— Exercise directions —
What you write should be an exact copy of the material, from its first line through the line containing "Oral with writing materials 1".

Supplied data Start Marker

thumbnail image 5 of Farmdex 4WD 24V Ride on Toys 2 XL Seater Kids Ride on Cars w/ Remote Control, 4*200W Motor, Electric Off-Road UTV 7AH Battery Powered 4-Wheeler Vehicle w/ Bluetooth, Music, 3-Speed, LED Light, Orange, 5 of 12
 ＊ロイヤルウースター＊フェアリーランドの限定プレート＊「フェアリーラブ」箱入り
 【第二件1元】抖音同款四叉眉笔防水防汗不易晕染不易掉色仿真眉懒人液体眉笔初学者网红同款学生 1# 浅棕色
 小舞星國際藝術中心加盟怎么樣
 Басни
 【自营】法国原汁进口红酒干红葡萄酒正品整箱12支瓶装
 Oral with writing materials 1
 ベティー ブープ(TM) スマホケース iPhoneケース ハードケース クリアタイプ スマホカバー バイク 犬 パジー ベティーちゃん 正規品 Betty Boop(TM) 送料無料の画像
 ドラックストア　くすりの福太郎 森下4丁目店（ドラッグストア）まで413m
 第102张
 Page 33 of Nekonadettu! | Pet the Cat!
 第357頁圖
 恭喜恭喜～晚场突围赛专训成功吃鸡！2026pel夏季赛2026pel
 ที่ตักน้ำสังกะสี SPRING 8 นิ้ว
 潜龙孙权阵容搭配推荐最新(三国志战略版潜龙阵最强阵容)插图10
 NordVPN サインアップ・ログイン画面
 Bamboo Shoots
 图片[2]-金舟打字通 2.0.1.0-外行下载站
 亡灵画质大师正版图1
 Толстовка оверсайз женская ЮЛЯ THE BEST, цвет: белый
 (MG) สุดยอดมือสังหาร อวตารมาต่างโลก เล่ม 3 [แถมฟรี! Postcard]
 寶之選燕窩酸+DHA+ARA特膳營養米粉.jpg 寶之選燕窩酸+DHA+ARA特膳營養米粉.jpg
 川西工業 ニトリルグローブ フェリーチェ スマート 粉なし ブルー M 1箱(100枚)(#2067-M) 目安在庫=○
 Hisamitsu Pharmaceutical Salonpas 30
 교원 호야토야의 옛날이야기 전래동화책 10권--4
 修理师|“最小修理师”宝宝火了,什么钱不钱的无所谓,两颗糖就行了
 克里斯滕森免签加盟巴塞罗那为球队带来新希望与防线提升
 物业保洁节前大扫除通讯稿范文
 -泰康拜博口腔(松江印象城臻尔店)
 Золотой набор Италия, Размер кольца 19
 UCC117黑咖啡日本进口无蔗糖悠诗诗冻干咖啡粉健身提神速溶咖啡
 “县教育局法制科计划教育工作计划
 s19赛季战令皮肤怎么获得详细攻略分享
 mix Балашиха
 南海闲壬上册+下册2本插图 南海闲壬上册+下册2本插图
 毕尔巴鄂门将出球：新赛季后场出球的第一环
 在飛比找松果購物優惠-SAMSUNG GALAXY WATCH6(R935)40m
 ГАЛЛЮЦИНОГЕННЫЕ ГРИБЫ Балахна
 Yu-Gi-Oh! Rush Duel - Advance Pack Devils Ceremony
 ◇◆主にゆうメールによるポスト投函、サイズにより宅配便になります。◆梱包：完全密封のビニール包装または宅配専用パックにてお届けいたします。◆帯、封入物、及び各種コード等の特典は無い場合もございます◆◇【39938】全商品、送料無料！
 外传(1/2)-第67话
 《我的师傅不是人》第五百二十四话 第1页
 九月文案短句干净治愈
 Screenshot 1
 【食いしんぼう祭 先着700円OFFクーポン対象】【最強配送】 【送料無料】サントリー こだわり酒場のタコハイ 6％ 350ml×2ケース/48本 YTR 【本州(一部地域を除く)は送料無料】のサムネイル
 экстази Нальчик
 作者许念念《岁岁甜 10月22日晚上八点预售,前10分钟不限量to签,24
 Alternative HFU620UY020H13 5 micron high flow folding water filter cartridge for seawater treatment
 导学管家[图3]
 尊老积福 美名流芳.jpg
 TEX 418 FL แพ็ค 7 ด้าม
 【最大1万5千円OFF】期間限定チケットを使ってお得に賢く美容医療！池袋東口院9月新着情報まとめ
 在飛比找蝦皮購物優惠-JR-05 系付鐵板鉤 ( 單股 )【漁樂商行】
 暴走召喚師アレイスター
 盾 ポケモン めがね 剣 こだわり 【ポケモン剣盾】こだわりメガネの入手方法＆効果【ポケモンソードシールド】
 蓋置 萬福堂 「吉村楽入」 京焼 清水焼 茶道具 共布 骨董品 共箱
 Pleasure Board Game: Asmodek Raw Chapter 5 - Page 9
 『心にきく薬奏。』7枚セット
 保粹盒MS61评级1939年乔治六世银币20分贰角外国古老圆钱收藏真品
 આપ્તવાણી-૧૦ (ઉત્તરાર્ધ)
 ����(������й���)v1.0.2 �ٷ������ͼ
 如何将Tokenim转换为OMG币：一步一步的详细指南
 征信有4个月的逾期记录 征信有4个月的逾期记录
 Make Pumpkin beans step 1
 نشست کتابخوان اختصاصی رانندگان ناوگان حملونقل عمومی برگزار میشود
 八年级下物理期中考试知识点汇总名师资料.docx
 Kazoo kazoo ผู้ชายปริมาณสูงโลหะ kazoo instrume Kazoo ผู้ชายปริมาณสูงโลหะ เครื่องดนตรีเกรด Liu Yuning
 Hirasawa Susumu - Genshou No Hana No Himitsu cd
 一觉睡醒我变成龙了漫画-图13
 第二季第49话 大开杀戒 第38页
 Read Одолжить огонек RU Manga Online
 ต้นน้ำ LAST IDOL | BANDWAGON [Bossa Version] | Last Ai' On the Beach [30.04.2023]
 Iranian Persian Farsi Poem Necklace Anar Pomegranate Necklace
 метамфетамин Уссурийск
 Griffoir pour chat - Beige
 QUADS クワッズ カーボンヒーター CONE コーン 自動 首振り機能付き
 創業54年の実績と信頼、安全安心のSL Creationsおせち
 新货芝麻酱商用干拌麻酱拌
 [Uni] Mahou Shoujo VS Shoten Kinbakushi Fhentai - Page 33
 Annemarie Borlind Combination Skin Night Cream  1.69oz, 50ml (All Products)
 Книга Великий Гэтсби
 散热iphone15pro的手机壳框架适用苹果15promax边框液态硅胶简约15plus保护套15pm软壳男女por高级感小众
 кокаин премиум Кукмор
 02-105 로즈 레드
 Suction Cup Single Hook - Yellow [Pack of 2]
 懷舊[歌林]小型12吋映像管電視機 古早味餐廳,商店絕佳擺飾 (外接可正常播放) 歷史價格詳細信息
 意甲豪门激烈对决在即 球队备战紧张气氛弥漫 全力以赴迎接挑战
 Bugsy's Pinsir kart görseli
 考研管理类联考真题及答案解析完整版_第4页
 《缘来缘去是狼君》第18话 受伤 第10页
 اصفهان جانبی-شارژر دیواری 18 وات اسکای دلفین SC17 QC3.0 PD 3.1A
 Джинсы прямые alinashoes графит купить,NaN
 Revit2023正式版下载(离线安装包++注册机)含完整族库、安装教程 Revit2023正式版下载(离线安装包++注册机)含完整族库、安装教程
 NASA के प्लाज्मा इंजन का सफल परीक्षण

Supplied data End Marker

— Reply —
thumbnail image 5 of Farmdex 4WD 24V Ride on Toys 2 XL Seater Kids Ride on Cars w/ Remote Control, 4*200W Motor, Electric Off-Road UTV 7AH Battery Powered 4-Wheeler Vehicle w/ Bluetooth, Music, 3-Speed, LED Light, Orange, 5 of 12
 ＊ロイヤルウースター＊フェアリーランドの限定プレート＊「フェアリーラブ」箱入り
 【第二件1元】抖音同款四叉眉笔防水防汗不易晕染不易掉色仿真眉懒人液体眉笔初学者网红同款学生 1# 浅棕色
 小舞星國際藝術中心加盟怎么樣
 Басни
 【自营】法国原汁进口红酒干红葡萄酒正品整箱12支瓶装
 Oral with writing materials 1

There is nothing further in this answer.